EXERCISE REQUIREMENTS: Count how many lines in the following data hold the word "camera". Your answer is the number and nothing else.

═══

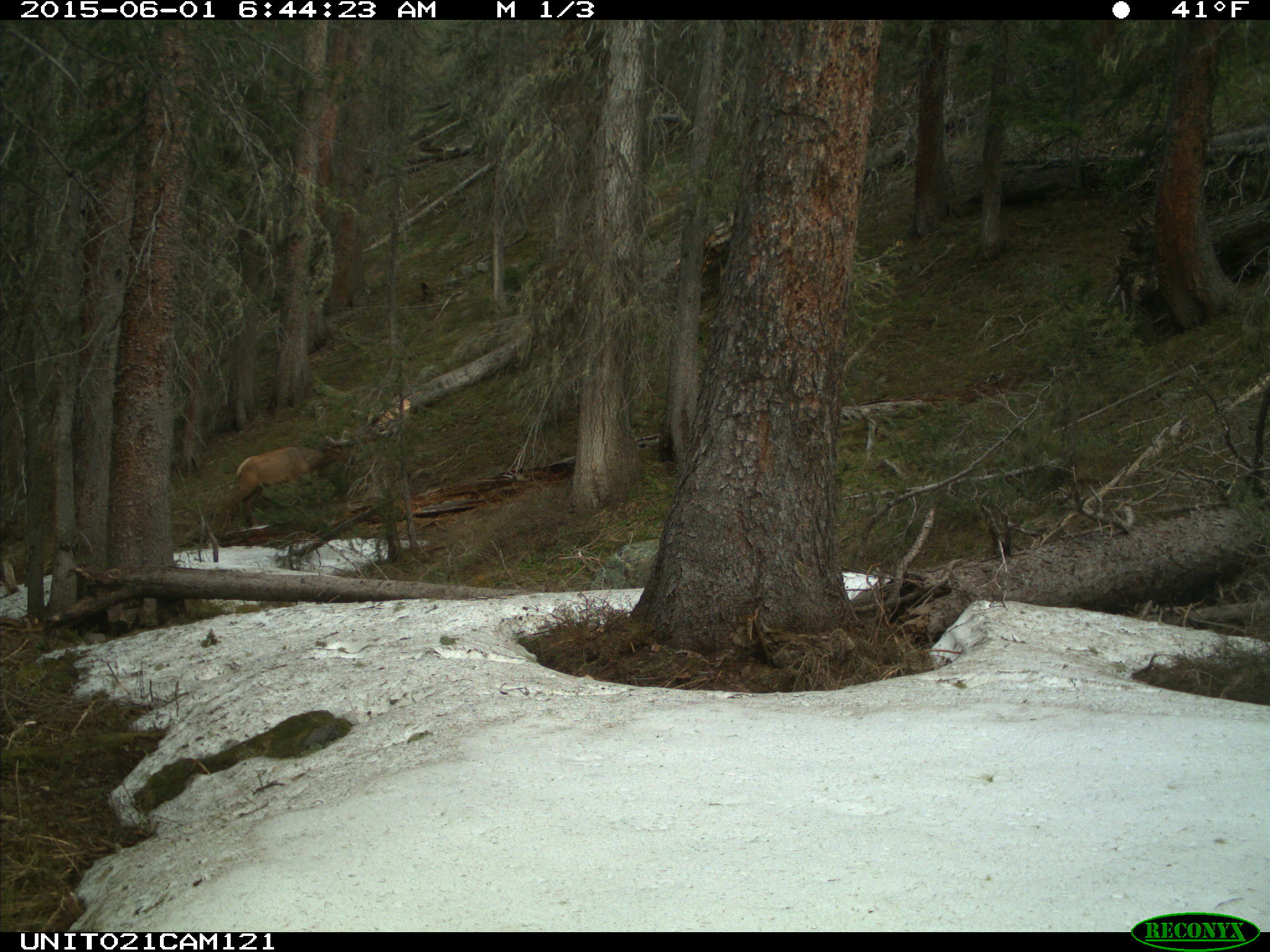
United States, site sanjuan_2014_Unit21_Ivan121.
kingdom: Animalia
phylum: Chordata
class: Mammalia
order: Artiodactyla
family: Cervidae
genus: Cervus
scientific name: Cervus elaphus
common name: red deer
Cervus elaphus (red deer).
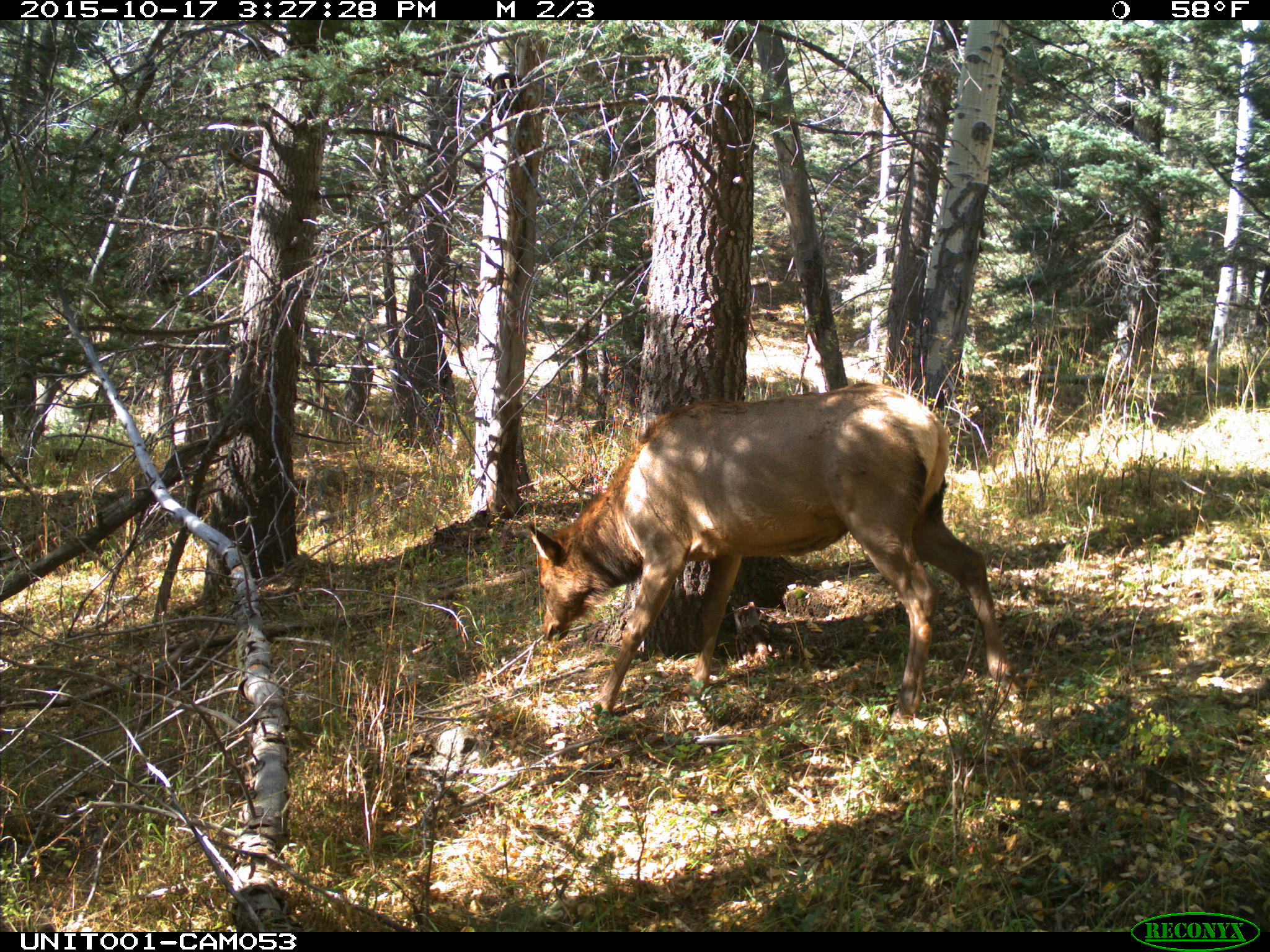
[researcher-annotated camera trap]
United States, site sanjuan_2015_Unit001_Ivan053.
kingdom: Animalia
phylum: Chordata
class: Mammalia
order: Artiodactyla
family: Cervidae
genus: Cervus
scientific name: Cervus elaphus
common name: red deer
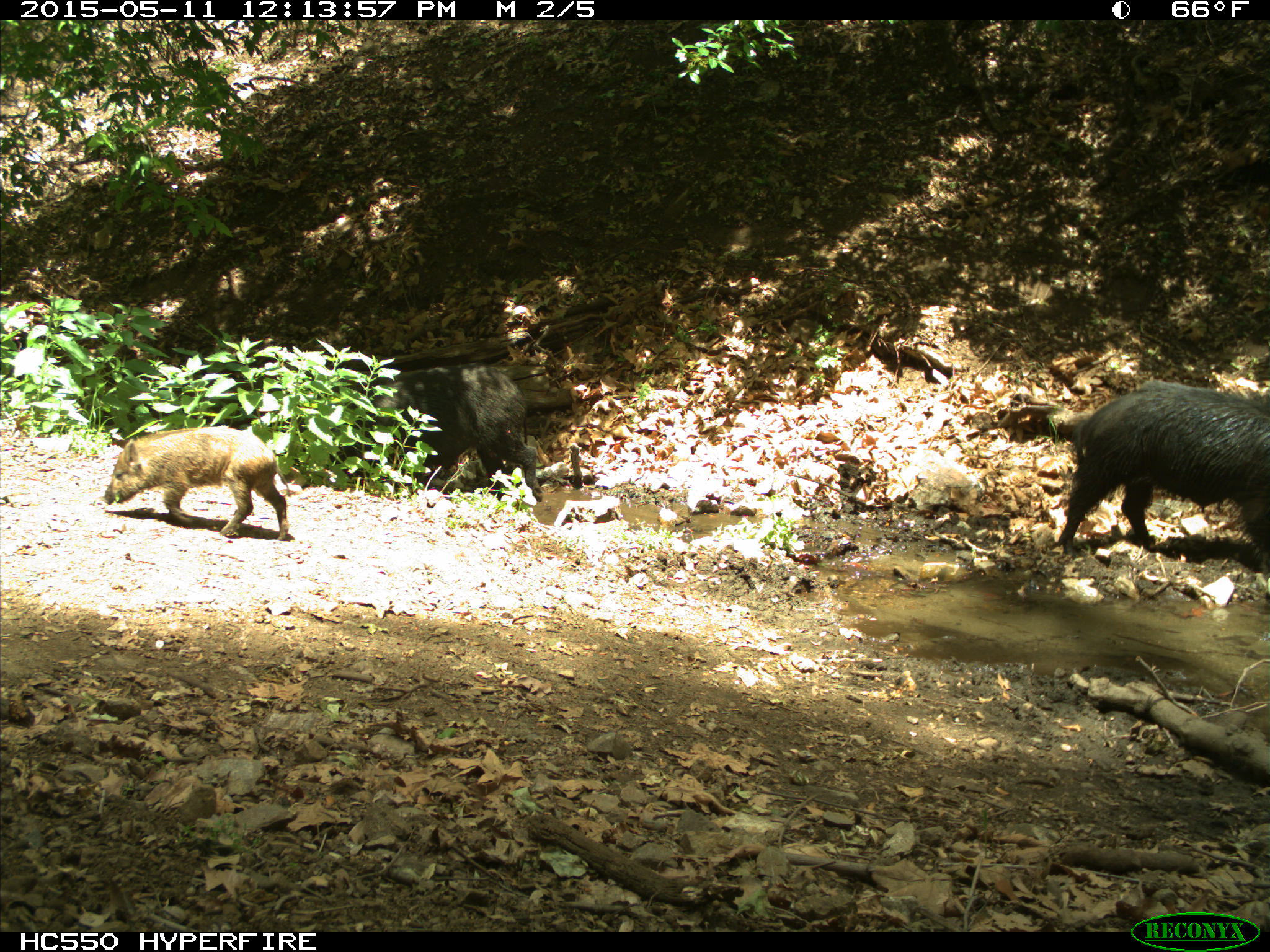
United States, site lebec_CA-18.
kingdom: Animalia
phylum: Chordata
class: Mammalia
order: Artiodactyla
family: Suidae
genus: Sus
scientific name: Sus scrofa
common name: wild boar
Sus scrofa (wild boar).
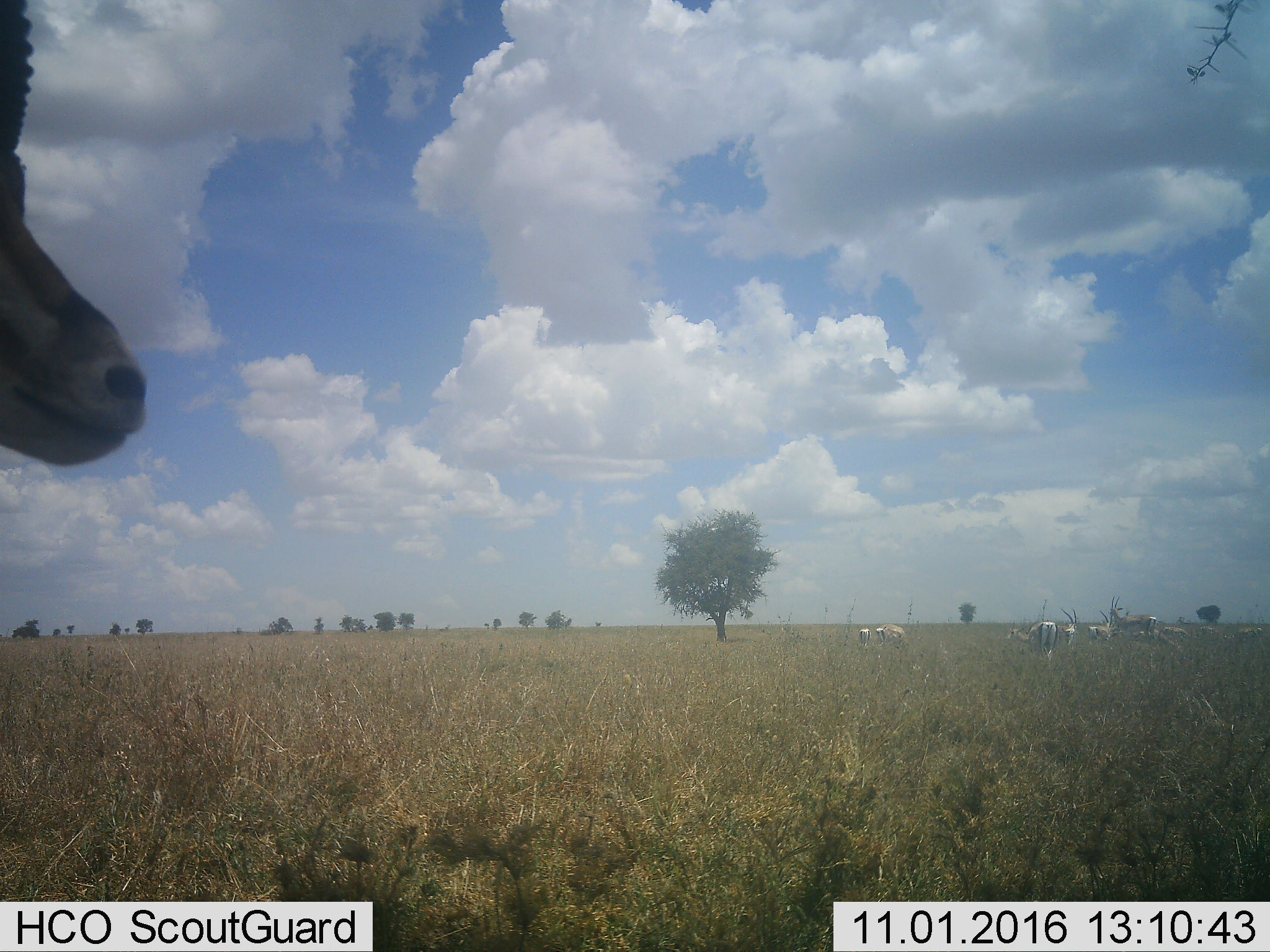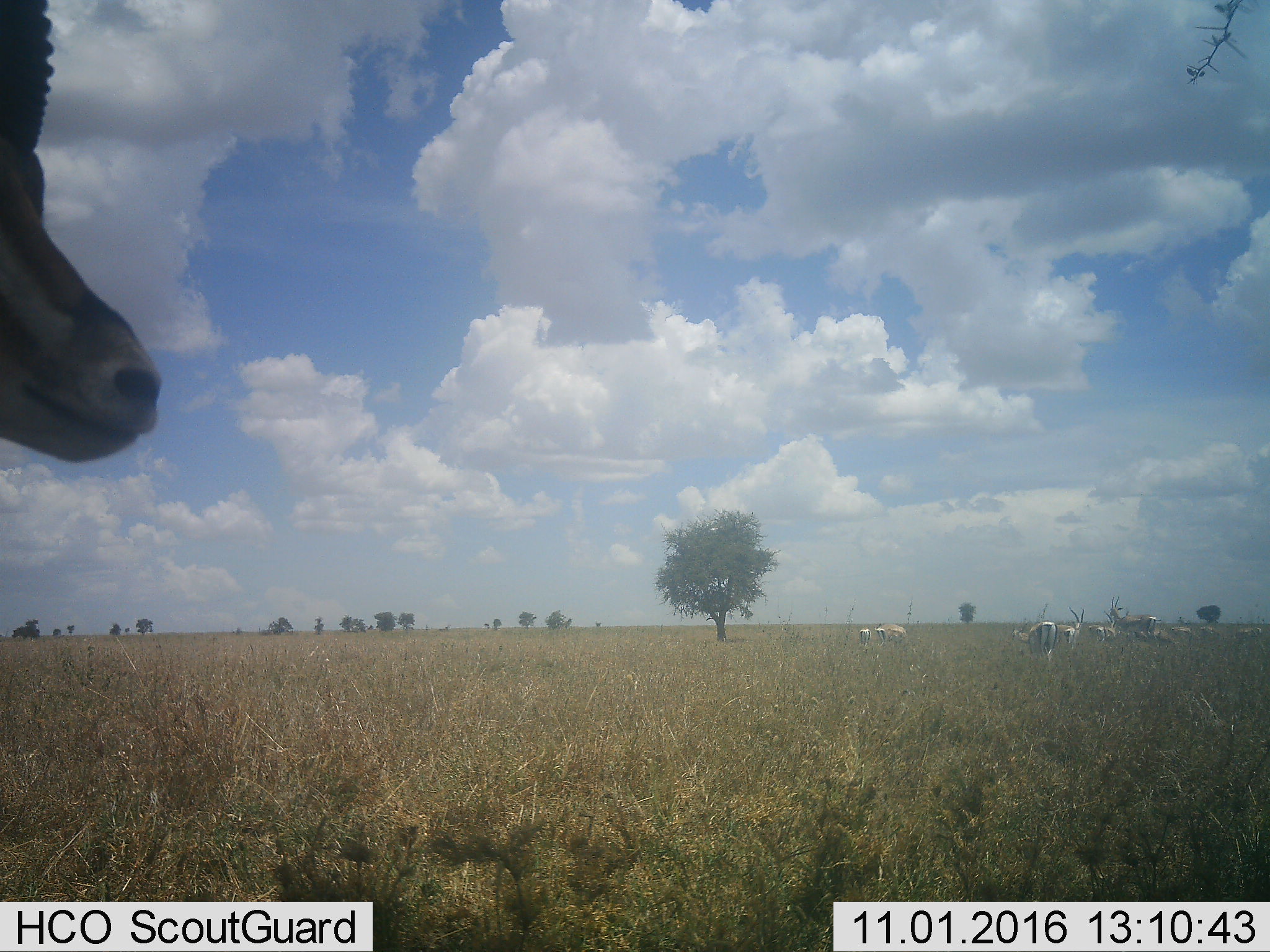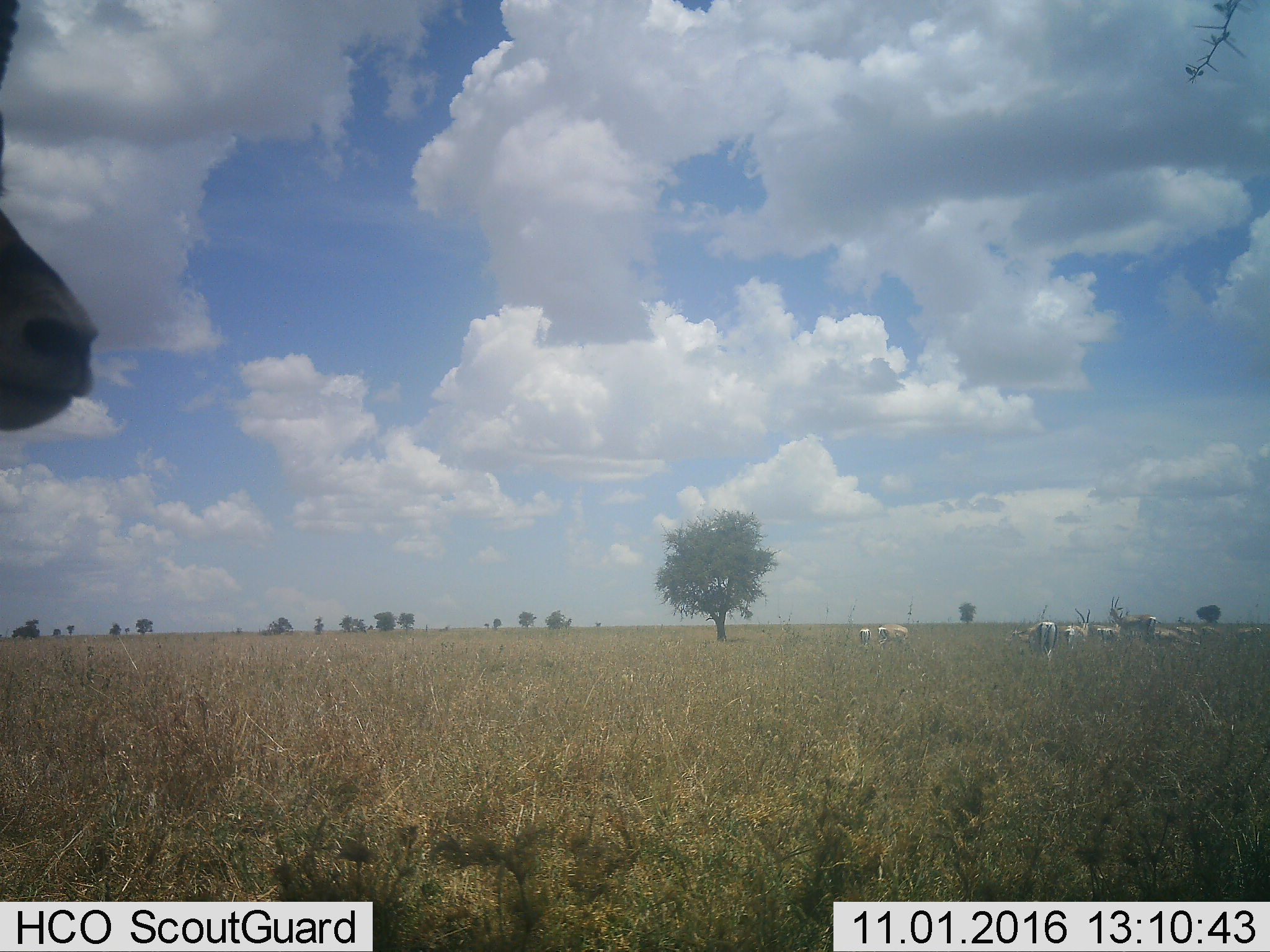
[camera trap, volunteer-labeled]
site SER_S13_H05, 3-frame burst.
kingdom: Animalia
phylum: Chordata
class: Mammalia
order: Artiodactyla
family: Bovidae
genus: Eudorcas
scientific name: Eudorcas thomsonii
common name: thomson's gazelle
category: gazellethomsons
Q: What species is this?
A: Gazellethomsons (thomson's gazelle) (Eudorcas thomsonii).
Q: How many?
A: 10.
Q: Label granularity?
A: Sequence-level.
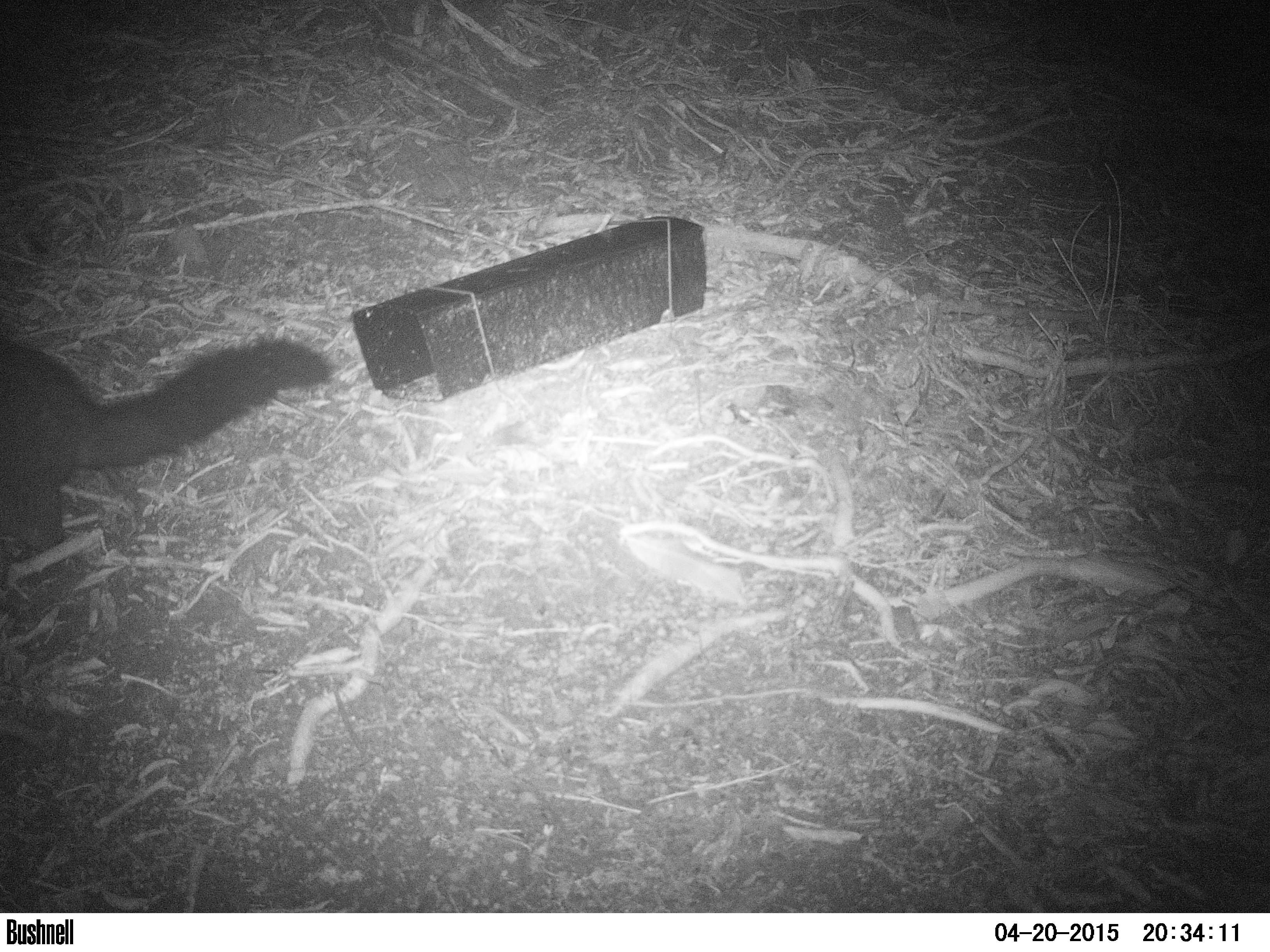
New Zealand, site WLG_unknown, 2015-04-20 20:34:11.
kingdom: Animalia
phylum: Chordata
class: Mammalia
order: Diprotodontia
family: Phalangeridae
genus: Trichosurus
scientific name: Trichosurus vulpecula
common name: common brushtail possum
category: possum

═══

YOUR SOLUTION: 2